The parliament agreed that a referendum in 1991 will determine public confidence in the government and a framework for new elections; a union treaty will be rejected until a new Ukrainian constitution is adopted; no Ukrainians should serve in the Soviet Army outside the Ukraine, unless voluntarily; and a commission will decide how to dispose of Communist Party property.

At a mass meeting in October Square in Kiev, the hunger strikers resolved that they ``do not have full trust in the Ukrainian parliament and therefore only suspend the hunger strike.''

Such events would have been unthinkable in the Ukraine 15 months ago, when Vladimir Shcherbitsky ruled the fertile republic of 55 million people, regarded as a highly productive industrial region and Moscow's most valuable supplier of food.

But Shcherbitsky, a tough old Brezhnevite first party secretary, has since died. The Ukrainian national organization Rukh, even though it did not win control in the republic's elections last March, has spread new ideas about culture and identity, political freedom from Moscow, and real economic reform. In the process, the Communist-dominated parliament was forced to take note of rapidly changing public opinion.
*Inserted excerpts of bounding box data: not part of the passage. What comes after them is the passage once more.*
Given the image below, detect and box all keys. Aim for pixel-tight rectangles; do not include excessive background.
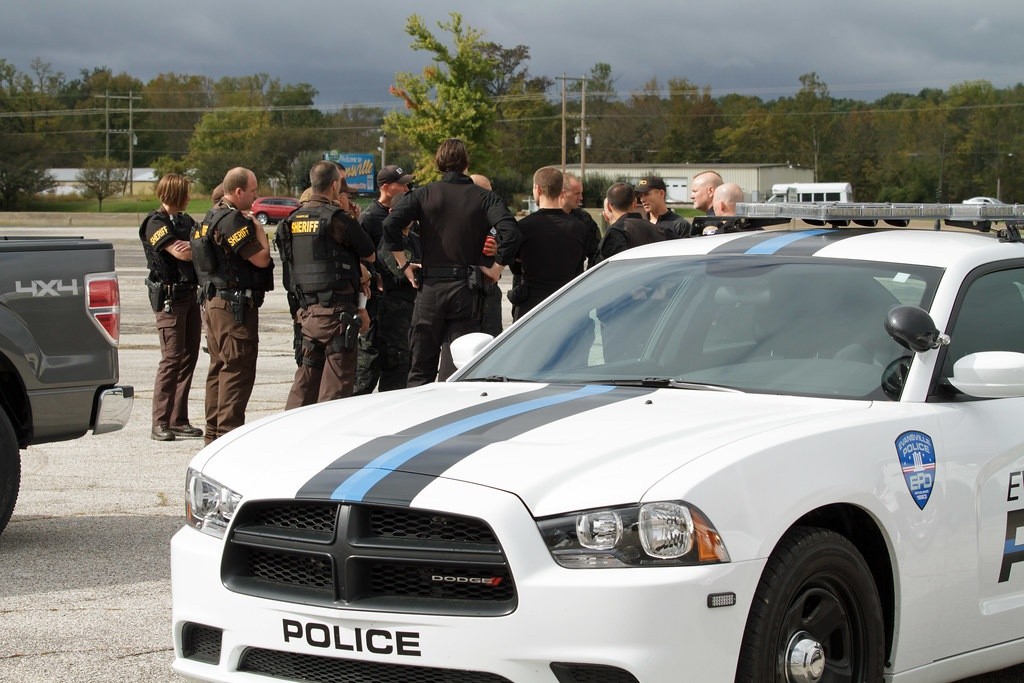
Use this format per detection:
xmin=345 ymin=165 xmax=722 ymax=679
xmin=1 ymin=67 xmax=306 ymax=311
xmin=164 ymin=299 xmax=172 ymax=312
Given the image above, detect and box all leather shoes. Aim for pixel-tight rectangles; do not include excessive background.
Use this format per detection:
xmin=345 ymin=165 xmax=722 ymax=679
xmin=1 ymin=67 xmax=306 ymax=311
xmin=150 ymin=429 xmax=176 ymax=441
xmin=170 ymin=424 xmax=203 ymax=436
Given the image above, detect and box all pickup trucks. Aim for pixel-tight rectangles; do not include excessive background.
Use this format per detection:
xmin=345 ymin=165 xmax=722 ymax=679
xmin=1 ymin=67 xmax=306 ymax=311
xmin=0 ymin=234 xmax=135 ymax=535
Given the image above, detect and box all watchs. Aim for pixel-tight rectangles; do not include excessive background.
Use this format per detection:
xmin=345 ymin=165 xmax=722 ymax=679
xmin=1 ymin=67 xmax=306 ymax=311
xmin=397 ymin=259 xmax=410 ymax=274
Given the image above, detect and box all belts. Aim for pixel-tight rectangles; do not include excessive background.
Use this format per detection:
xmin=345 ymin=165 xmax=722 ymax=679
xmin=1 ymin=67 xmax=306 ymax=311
xmin=420 ymin=266 xmax=470 ymax=277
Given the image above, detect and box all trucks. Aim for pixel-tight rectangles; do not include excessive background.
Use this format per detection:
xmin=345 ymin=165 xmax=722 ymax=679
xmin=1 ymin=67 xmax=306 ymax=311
xmin=766 ymin=183 xmax=853 ymax=204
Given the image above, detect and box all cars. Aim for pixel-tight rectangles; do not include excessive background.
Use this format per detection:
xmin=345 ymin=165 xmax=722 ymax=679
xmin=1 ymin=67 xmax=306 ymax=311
xmin=250 ymin=196 xmax=302 ymax=225
xmin=962 ymin=196 xmax=1005 ymax=205
xmin=170 ymin=199 xmax=1024 ymax=683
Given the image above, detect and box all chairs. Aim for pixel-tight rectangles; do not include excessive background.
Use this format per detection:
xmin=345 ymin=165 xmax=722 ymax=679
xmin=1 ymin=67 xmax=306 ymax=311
xmin=740 ymin=288 xmax=876 ymax=365
xmin=941 ymin=277 xmax=1024 ymax=378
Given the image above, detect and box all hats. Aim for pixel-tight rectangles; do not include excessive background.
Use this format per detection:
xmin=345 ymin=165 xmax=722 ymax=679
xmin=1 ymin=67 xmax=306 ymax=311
xmin=377 ymin=164 xmax=415 ymax=186
xmin=339 ymin=175 xmax=358 ymax=193
xmin=636 ymin=175 xmax=666 ymax=193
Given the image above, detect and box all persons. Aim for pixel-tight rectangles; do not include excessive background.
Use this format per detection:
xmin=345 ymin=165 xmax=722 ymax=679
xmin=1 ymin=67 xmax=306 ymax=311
xmin=275 ymin=137 xmax=763 ymax=411
xmin=139 ymin=167 xmax=270 ymax=448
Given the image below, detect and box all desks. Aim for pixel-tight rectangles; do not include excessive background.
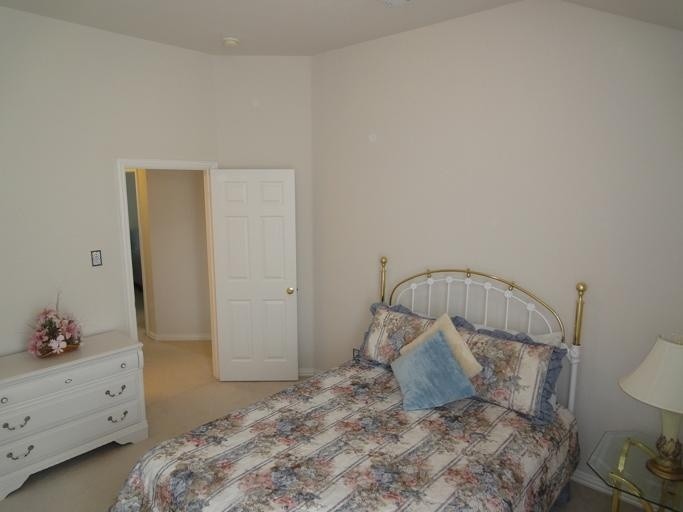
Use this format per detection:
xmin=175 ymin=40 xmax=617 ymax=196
xmin=585 ymin=427 xmax=682 ymax=506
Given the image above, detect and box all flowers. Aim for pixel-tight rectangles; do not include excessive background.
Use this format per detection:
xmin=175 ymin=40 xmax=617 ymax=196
xmin=20 ymin=302 xmax=91 ymax=360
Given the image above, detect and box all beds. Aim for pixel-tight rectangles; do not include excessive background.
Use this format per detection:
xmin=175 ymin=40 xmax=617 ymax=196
xmin=109 ymin=252 xmax=600 ymax=507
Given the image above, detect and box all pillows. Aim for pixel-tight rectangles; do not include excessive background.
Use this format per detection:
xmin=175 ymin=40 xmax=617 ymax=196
xmin=359 ymin=304 xmax=569 ymax=427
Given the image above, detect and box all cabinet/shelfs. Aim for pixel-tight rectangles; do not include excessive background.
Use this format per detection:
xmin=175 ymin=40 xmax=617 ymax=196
xmin=2 ymin=330 xmax=154 ymax=502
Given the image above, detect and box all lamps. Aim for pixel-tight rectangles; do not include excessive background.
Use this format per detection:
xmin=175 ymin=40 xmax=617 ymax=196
xmin=614 ymin=332 xmax=683 ymax=480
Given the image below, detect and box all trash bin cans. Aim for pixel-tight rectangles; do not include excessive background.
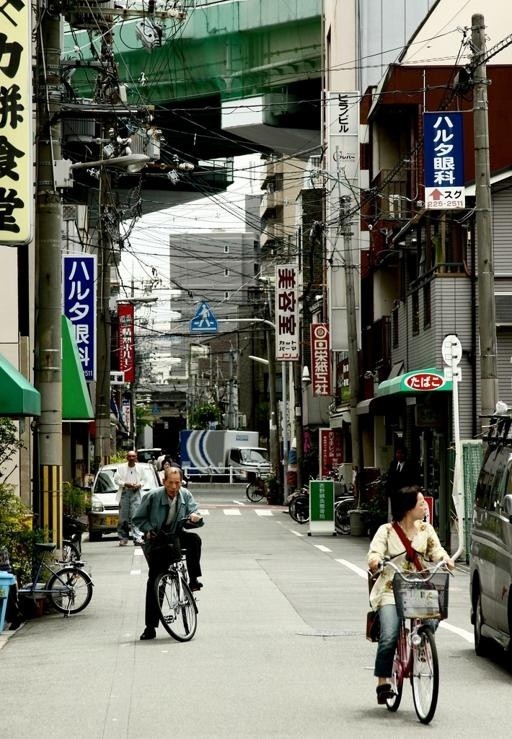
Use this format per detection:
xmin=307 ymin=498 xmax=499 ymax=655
xmin=349 ymin=511 xmax=369 ymax=537
xmin=0 ymin=571 xmax=16 ymax=633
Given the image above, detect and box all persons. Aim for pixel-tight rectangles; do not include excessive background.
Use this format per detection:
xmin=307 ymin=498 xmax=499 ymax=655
xmin=382 ymin=444 xmax=416 ymax=519
xmin=116 ymin=450 xmax=148 ymax=546
xmin=368 ymin=487 xmax=455 ymax=704
xmin=131 ymin=467 xmax=204 ymax=639
xmin=148 ymin=450 xmax=188 ymax=486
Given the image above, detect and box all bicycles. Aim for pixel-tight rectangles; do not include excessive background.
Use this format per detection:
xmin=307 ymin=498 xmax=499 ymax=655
xmin=147 ymin=517 xmax=202 ymax=642
xmin=373 ymin=556 xmax=452 ymax=724
xmin=290 ymin=469 xmax=389 ymax=536
xmin=1 ymin=538 xmax=94 ymax=618
xmin=245 ymin=477 xmax=268 ymax=503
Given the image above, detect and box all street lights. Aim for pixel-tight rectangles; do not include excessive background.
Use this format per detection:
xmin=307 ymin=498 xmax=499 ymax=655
xmin=35 ymin=153 xmax=152 ymax=615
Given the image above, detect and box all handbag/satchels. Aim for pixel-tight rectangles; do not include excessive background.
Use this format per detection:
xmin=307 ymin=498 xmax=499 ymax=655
xmin=425 ymin=583 xmax=442 ymax=616
xmin=367 ymin=611 xmax=380 ymax=642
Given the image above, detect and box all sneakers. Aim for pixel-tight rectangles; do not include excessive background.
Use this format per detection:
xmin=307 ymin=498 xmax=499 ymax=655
xmin=377 ymin=684 xmax=391 ymax=704
xmin=120 ymin=540 xmax=142 ymax=546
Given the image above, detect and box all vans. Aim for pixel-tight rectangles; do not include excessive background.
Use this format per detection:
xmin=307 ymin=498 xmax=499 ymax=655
xmin=469 ymin=412 xmax=512 ymax=671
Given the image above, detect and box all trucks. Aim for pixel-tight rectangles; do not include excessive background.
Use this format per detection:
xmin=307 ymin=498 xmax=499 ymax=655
xmin=179 ymin=429 xmax=275 ymax=483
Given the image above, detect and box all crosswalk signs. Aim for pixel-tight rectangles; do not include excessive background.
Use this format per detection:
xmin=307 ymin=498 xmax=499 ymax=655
xmin=190 ymin=301 xmax=219 ymax=332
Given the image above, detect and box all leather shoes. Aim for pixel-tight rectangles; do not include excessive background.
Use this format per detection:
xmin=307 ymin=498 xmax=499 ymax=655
xmin=188 ymin=581 xmax=203 ymax=592
xmin=140 ymin=628 xmax=156 ymax=640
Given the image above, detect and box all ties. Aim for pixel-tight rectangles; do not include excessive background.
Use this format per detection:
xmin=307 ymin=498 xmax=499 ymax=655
xmin=397 ymin=464 xmax=400 ymax=472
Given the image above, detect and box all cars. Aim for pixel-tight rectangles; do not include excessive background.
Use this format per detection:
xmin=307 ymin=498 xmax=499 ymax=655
xmin=87 ymin=462 xmax=163 ymax=542
xmin=137 ymin=448 xmax=186 ymax=487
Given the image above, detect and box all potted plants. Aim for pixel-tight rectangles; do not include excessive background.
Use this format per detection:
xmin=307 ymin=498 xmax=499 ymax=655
xmin=16 ymin=527 xmax=54 ymax=617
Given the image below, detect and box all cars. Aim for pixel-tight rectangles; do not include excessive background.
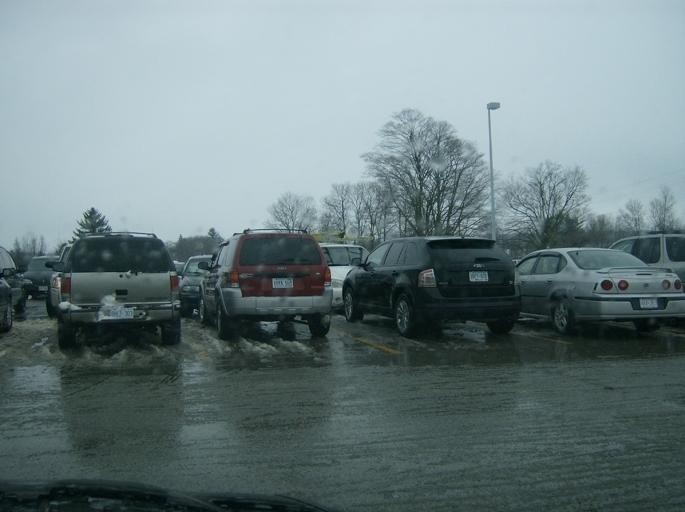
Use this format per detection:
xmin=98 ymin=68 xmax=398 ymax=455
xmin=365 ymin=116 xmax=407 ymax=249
xmin=609 ymin=234 xmax=685 ymax=326
xmin=513 ymin=245 xmax=685 ymax=338
xmin=50 ymin=231 xmax=180 ymax=349
xmin=313 ymin=241 xmax=367 ymax=311
xmin=196 ymin=229 xmax=334 ymax=337
xmin=21 ymin=255 xmax=60 ymax=302
xmin=340 ymin=234 xmax=521 ymax=336
xmin=45 ymin=243 xmax=73 ymax=317
xmin=0 ymin=246 xmax=32 ymax=333
xmin=175 ymin=253 xmax=220 ymax=318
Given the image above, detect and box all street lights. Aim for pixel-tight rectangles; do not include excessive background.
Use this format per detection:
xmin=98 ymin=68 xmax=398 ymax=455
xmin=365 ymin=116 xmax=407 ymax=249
xmin=484 ymin=101 xmax=502 ymax=244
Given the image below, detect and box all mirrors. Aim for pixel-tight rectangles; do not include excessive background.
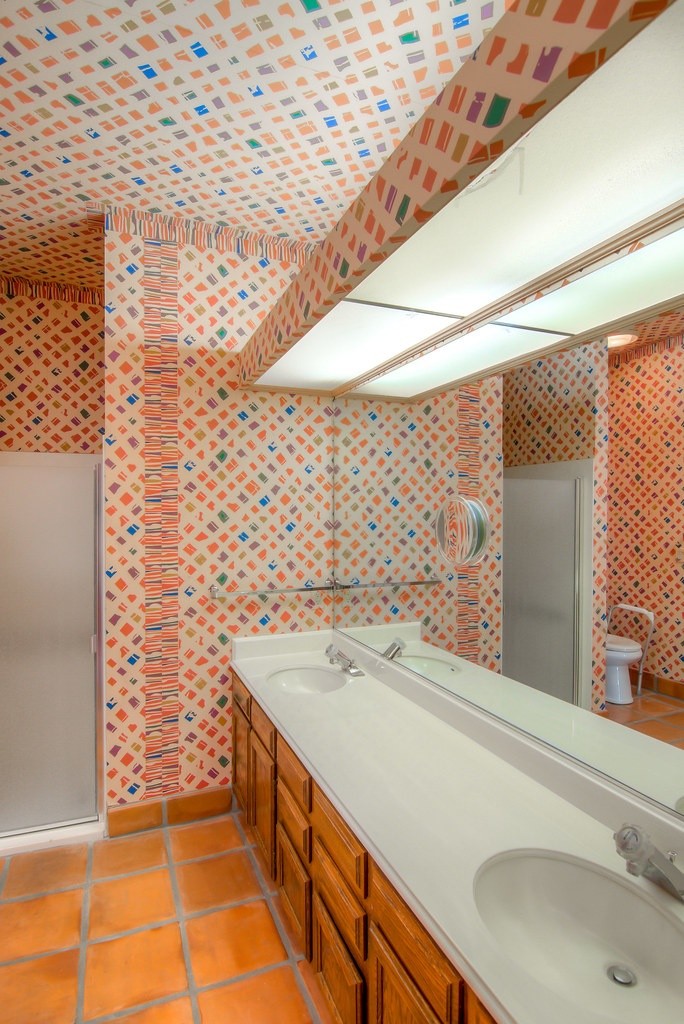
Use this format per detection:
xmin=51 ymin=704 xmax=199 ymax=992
xmin=331 ymin=214 xmax=683 ymax=821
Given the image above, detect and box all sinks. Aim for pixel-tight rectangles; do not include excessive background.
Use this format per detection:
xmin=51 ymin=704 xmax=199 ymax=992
xmin=385 ymin=650 xmax=476 ymax=692
xmin=471 ymin=844 xmax=684 ymax=1023
xmin=264 ymin=664 xmax=351 ymax=696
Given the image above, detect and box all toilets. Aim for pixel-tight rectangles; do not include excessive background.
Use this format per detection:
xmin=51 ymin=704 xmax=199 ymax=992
xmin=605 ymin=629 xmax=643 ymax=705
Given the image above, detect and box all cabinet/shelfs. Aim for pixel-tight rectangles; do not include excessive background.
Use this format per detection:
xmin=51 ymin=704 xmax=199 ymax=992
xmin=231 ymin=669 xmax=495 ymax=1024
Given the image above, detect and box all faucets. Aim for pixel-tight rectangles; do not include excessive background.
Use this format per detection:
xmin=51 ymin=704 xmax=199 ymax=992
xmin=615 ymin=823 xmax=683 ymax=899
xmin=324 ymin=644 xmax=365 ymax=677
xmin=381 ymin=637 xmax=407 ymax=664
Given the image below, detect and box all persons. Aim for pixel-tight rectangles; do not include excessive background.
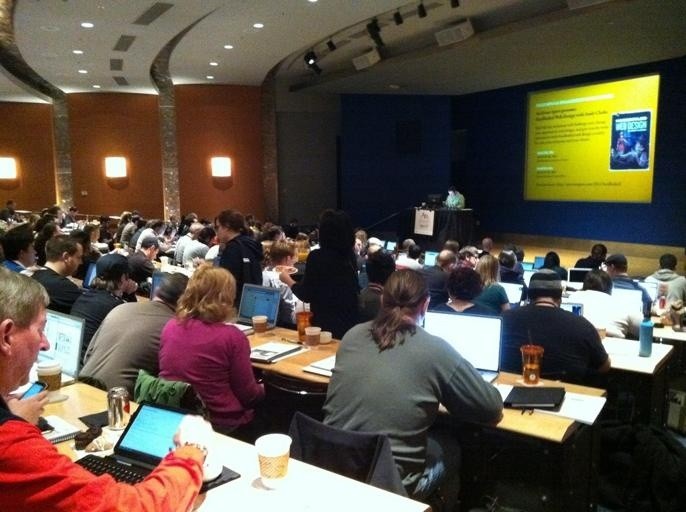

In response to public pressure, deputies voted on July 16 for a large measure of separation from Moscow, a multiparty political system, and the formation of an independent Ukrainian defense force.

The fact that nothing was done to carry out these measures showed that the resolutions were merely a pretense at democratic response, says Kiev journalist Andriy Kulikov. ``The majority of deputies had no intention of fulfilling these promises and these people are world experts in stalling,'' he said in an interview.

The students' decision to protest was highly risky after the way Soviet authorities have responded to recent street demonstrations. In April 1989, 20 people, most of them women, were cut down by troops during a peaceful demonstration in Tblisi, the Georgian capital. On Jan. 20 this year, 162 nonviolent demonstrators were killed in Baku, the capital of Azerbaijan. [And on Sunday, Soviet Interior Ministry troops were being rushed to the southern republic of Moldavia to try to prevent civil war between a defiant ethnic Turkish minority and the majority ethnic Romanians, Reuters reported.]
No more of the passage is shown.